Summarize the issue thread below in two sentences.

> [SUPPLIED TEXT]
□ □ □ □

Closed jackzhou121 closed 1 year ago
Hey, @jackzhou121 . I encounter same problem. I think the problem may be caused by the padding to 16 behavior. Do you have any ideas how to fix this problem?
Hi @llCurious and @jackzhou121, I'm having the same issue. Did you fix it?
I used the following code to run int8 opt: """ from transformers import AutoTokenizer, OPTForCausalLM import torch
from opt import Int8OPTForCausalLM
device = torch.device("cuda")
model = Int8OPTForCausalLM.from_pretrained("/workspace/opt-models/opt1.3b-int8-models", device_map="cuda")
tokenizer = AutoTokenizer.from_pretrained("/workspace/opt-models/opt-1.3b")
prompt = "Hey" inputs = tokenizer(prompt, return_tensors="pt") input_ids = inputs.input_ids.to(device)

□ □ □ □

> [STORED ROWS]
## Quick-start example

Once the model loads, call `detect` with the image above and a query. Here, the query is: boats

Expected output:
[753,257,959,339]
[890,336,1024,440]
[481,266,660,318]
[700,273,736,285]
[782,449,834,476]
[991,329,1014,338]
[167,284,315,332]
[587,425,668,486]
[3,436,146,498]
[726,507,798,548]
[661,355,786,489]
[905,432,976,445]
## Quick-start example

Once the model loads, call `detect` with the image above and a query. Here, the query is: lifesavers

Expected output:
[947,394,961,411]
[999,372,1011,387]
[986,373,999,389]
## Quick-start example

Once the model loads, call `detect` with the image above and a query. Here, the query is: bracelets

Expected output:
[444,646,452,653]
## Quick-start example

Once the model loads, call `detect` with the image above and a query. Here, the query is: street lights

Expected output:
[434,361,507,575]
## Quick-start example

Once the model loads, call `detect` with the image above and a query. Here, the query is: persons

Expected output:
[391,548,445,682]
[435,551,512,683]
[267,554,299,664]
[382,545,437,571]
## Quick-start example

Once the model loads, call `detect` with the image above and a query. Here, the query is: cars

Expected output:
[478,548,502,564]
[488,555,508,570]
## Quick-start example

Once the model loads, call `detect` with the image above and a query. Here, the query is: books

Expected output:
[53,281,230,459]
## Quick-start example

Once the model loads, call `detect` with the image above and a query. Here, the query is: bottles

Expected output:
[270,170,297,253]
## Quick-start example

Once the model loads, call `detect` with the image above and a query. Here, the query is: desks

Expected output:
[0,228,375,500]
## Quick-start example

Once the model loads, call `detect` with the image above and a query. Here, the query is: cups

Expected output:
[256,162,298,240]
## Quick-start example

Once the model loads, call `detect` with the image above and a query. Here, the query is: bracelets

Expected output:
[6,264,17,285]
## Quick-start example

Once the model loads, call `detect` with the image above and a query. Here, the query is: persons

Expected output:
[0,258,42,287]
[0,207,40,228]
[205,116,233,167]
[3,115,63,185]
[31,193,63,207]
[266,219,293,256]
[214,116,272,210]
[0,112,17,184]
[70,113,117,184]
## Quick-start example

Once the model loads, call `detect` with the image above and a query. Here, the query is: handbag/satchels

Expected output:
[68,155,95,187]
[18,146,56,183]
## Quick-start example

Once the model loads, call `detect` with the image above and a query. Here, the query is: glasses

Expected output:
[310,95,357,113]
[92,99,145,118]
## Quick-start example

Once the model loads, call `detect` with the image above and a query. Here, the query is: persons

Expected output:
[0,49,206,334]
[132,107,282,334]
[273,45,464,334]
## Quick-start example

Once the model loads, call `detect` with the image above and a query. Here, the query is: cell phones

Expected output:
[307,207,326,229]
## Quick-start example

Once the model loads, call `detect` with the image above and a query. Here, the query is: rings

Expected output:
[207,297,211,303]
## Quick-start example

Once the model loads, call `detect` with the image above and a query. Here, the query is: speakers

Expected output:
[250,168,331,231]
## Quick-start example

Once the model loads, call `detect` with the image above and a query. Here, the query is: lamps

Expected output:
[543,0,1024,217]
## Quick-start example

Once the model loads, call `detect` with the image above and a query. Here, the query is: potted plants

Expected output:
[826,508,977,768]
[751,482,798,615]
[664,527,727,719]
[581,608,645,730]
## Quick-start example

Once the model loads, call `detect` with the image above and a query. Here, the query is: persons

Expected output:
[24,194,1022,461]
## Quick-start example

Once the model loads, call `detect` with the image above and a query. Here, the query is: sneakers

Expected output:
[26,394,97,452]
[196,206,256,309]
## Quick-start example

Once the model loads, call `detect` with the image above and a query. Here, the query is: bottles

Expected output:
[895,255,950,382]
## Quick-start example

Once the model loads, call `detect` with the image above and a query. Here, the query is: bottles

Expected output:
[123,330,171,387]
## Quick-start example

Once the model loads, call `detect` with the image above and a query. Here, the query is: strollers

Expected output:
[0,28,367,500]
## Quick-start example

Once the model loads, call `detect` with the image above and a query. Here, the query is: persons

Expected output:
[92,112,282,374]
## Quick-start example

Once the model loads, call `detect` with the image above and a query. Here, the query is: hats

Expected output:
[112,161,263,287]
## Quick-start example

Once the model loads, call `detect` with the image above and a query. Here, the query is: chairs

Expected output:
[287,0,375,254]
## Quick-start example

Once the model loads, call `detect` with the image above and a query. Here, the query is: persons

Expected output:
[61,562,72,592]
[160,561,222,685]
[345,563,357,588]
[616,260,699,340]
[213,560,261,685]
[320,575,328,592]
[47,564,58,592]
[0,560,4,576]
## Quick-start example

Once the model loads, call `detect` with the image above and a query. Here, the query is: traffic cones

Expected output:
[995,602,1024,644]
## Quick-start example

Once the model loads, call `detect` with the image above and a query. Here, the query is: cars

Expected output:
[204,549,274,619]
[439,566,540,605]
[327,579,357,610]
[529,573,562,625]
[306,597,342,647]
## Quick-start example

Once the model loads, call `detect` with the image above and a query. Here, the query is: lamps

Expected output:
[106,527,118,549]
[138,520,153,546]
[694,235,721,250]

□ □ □ □

> [SOLUTION TO THIS TASK]
The thread, closed by jackzhou121 a year ago, has one participant reporting the same problem and suspecting the padding to 16 behavior as the cause, and another asking whether anyone fixed it. A participant also shares the code used to run int8 OPT: it loads Int8OPTForCausalLM from "/workspace/opt-models/opt1.3b-int8-models" on CUDA, loads the tokenizer from "/workspace/opt-models/opt-1.3b", and tokenizes the prompt "Hey".